I feel like death. Did you die last night?
Nope. Ready for round 2. Fiesta!
unreal. Greatest comeback since Jesus
don't worry. When rigor sets in, we'll make sure to get you laid one last time.
i just won an entire level on word mole with the word 'clitoris'
just threw the rents a curveball by making french toast and bacon when i came home sober. good luck tellin when im high/drunk now.
Just threw up off a chairlift. my life is now complete.
Whoever said that a man can only cum up to 8 times a day is a fucking liar...or was never on adderall
i'm drinking margaritas from a pouch...really dont think i'm in the position to judge anyone...
I just asked the bartender if I could get insurance on my drink in case I spilled it.
Not sure if this is better or worse than the discovery that bourbon and hot chocolate is a viable combo
Yeah, surprised you made it on time this morning. Remarkable, considering 2 hours ago you were pretending to be talking window curtains.

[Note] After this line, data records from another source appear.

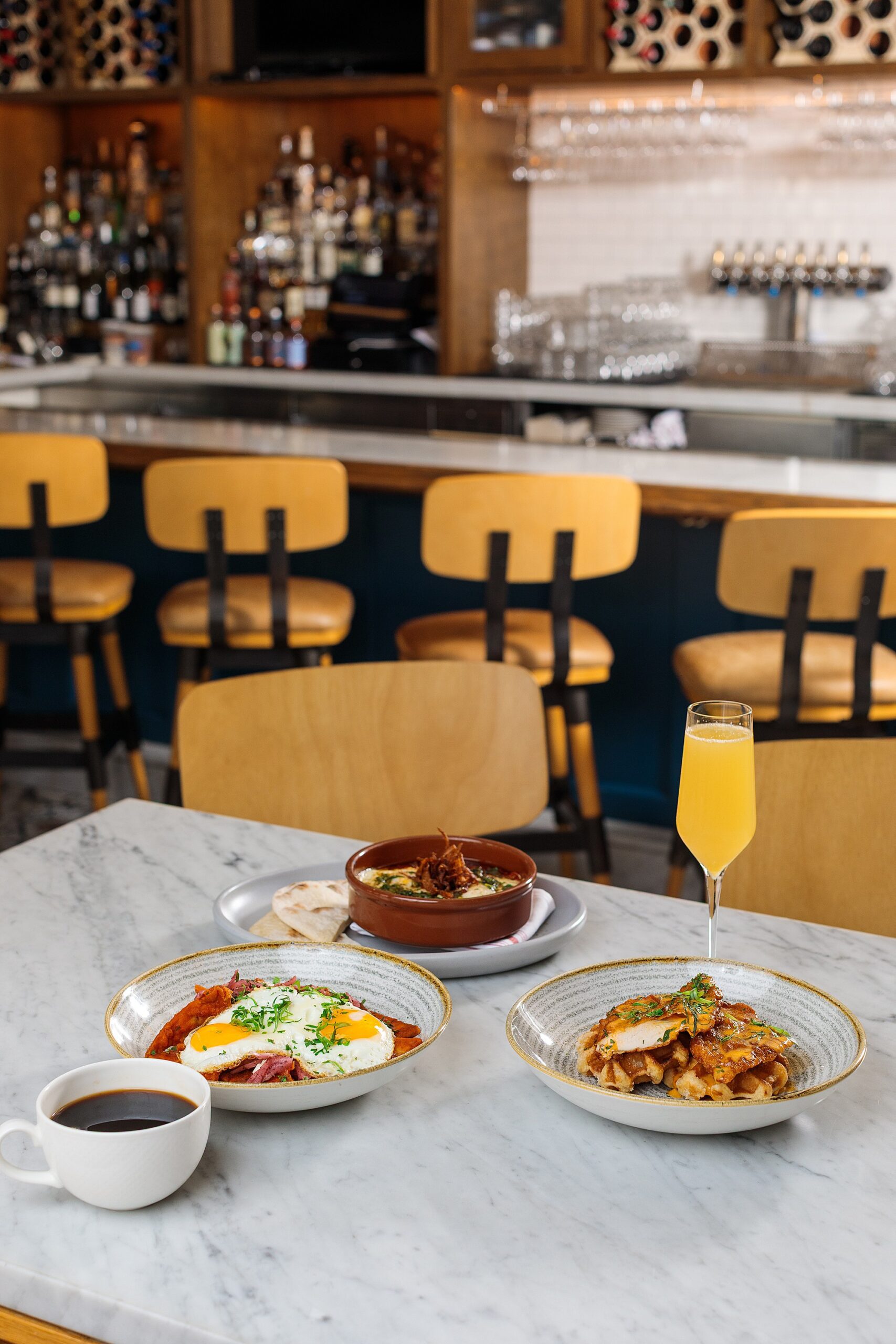 brunch dishes on a marble tabletop at a pretty boutique hotel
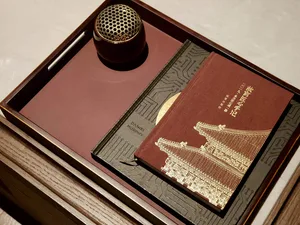 Three books and a small decorative object on a wooden tray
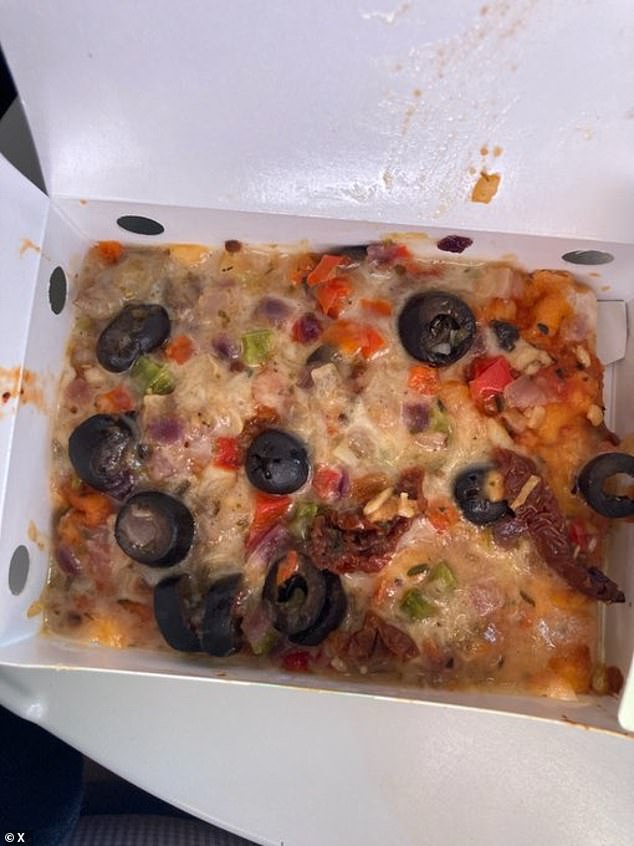 A customer who flew from Sydney to Melbourne shared an image of what was supposed to be pizza but looked more like a pile of regurgitated olives, peppers and cheese (pictured)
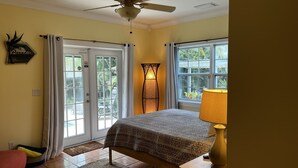 A bedroom with a bed, a ceiling fan, a nightstand with a lamp, a window with a view of greenery, and a door with a glass panel. - Melbourne Beach getaway, Surfing, Birdwatching, nature. fishing. (Melbourne Beach)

We popped the air mattress last night via sex and we just kept going but it feels like I have a bruise on every vertebrae
So that guy from plenty of fish has a lightning bolt tattooed on his face. I kinda feel like I HAVE to sleep with him now.
Why can't you just be normal and get dick pics from your exes like everyone else?
i need something from you. video yourself doing naked jumping jacks and send it to me. it will make me smile
Visiting my great uncle went well. The highlight of the evening was when he said, "Oh my god. I'm 79 and I'm teaching 18 year old kids how to roll a joint."